Data records:
- - -
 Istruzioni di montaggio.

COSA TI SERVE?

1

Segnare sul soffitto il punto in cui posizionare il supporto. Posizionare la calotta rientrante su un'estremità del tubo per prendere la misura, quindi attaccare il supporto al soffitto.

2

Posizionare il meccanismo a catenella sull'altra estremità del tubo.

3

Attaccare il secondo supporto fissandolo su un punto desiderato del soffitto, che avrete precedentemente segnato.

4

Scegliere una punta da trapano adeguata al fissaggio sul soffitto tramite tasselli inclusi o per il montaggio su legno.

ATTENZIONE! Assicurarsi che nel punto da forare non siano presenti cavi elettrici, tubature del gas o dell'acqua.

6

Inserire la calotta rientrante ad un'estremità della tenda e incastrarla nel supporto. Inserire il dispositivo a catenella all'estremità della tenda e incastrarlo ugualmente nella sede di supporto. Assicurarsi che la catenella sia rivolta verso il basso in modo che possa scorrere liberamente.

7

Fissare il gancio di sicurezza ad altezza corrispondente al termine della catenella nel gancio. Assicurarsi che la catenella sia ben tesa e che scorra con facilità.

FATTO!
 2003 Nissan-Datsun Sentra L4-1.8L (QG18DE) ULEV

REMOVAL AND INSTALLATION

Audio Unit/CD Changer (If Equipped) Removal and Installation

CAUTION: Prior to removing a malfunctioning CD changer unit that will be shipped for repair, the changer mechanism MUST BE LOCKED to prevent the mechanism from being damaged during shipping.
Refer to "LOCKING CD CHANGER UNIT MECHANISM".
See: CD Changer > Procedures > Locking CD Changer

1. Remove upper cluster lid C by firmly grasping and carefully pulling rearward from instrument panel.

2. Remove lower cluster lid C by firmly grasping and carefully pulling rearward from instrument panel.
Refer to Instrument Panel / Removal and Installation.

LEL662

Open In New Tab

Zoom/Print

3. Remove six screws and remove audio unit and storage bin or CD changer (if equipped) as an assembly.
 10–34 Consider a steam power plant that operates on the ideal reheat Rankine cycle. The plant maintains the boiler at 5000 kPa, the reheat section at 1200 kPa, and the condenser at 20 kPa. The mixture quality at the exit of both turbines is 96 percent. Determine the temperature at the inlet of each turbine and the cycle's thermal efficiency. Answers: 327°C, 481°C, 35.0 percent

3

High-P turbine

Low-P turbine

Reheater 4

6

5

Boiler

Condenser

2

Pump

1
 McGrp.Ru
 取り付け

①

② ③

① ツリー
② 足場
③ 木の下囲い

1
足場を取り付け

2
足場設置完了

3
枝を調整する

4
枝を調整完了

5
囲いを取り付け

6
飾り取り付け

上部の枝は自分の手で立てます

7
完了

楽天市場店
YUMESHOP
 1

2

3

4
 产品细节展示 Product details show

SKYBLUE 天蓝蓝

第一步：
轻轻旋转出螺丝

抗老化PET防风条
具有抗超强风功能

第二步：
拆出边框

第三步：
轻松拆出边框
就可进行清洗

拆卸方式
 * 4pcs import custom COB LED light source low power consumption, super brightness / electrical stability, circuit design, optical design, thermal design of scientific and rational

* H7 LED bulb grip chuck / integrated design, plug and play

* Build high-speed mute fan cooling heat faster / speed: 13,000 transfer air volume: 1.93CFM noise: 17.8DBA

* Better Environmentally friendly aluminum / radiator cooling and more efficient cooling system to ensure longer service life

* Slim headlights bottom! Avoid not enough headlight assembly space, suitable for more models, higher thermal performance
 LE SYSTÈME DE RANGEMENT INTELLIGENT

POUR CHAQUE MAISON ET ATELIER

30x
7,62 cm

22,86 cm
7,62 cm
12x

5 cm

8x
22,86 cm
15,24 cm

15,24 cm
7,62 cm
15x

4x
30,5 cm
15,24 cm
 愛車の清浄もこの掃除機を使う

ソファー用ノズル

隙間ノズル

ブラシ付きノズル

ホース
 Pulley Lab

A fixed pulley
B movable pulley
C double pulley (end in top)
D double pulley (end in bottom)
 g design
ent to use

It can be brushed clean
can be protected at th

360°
- - -
Please retype all of the records above exactly as they are.

 Istruzioni di montaggio.

COSA TI SERVE?

1

Segnare sul soffitto il punto in cui posizionare il supporto. Posizionare la calotta rientrante su un'estremità del tubo per prendere la misura, quindi attaccare il supporto al soffitto.

2

Posizionare il meccanismo a catenella sull'altra estremità del tubo.

3

Attaccare il secondo supporto fissandolo su un punto desiderato del soffitto, che avrete precedentemente segnato.

4

Scegliere una punta da trapano adeguata al fissaggio sul soffitto tramite tasselli inclusi o per il montaggio su legno.

ATTENZIONE! Assicurarsi che nel punto da forare non siano presenti cavi elettrici, tubature del gas o dell'acqua.

6

Inserire la calotta rientrante ad un'estremità della tenda e incastrarla nel supporto. Inserire il dispositivo a catenella all'estremità della tenda e incastrarlo ugualmente nella sede di supporto. Assicurarsi che la catenella sia rivolta verso il basso in modo che possa scorrere liberamente.

7

Fissare il gancio di sicurezza ad altezza corrispondente al termine della catenella nel gancio. Assicurarsi che la catenella sia ben tesa e che scorra con facilità.

FATTO!
 2003 Nissan-Datsun Sentra L4-1.8L (QG18DE) ULEV

REMOVAL AND INSTALLATION

Audio Unit/CD Changer (If Equipped) Removal and Installation

CAUTION: Prior to removing a malfunctioning CD changer unit that will be shipped for repair, the changer mechanism MUST BE LOCKED to prevent the mechanism from being damaged during shipping.
Refer to "LOCKING CD CHANGER UNIT MECHANISM".
See: CD Changer > Procedures > Locking CD Changer

1. Remove upper cluster lid C by firmly grasping and carefully pulling rearward from instrument panel.

2. Remove lower cluster lid C by firmly grasping and carefully pulling rearward from instrument panel.
Refer to Instrument Panel / Removal and Installation.

LEL662

Open In New Tab

Zoom/Print

3. Remove six screws and remove audio unit and storage bin or CD changer (if equipped) as an assembly.
 10–34 Consider a steam power plant that operates on the ideal reheat Rankine cycle. The plant maintains the boiler at 5000 kPa, the reheat section at 1200 kPa, and the condenser at 20 kPa. The mixture quality at the exit of both turbines is 96 percent. Determine the temperature at the inlet of each turbine and the cycle's thermal efficiency. Answers: 327°C, 481°C, 35.0 percent

3

High-P turbine

Low-P turbine

Reheater 4

6

5

Boiler

Condenser

2

Pump

1
 McGrp.Ru
 取り付け

①

② ③

① ツリー
② 足場
③ 木の下囲い

1
足場を取り付け

2
足場設置完了

3
枝を調整する

4
枝を調整完了

5
囲いを取り付け

6
飾り取り付け

上部の枝は自分の手で立てます

7
完了

楽天市場店
YUMESHOP
 1

2

3

4
 产品细节展示 Product details show

SKYBLUE 天蓝蓝

第一步：
轻轻旋转出螺丝

抗老化PET防风条
具有抗超强风功能

第二步：
拆出边框

第三步：
轻松拆出边框
就可进行清洗

拆卸方式
 * 4pcs import custom COB LED light source low power consumption, super brightness / electrical stability, circuit design, optical design, thermal design of scientific and rational

* H7 LED bulb grip chuck / integrated design, plug and play

* Build high-speed mute fan cooling heat faster / speed: 13,000 transfer air volume: 1.93CFM noise: 17.8DBA

* Better Environmentally friendly aluminum / radiator cooling and more efficient cooling system to ensure longer service life

* Slim headlights bottom! Avoid not enough headlight assembly space, suitable for more models, higher thermal performance
 LE SYSTÈME DE RANGEMENT INTELLIGENT

POUR CHAQUE MAISON ET ATELIER

30x
7,62 cm

22,86 cm
7,62 cm
12x

5 cm

8x
22,86 cm
15,24 cm

15,24 cm
7,62 cm
15x

4x
30,5 cm
15,24 cm
 愛車の清浄もこの掃除機を使う

ソファー用ノズル

隙間ノズル

ブラシ付きノズル

ホース
 Pulley Lab

A fixed pulley
B movable pulley
C double pulley (end in top)
D double pulley (end in bottom)
 g design
ent to use

It can be brushed clean
can be protected at th

360°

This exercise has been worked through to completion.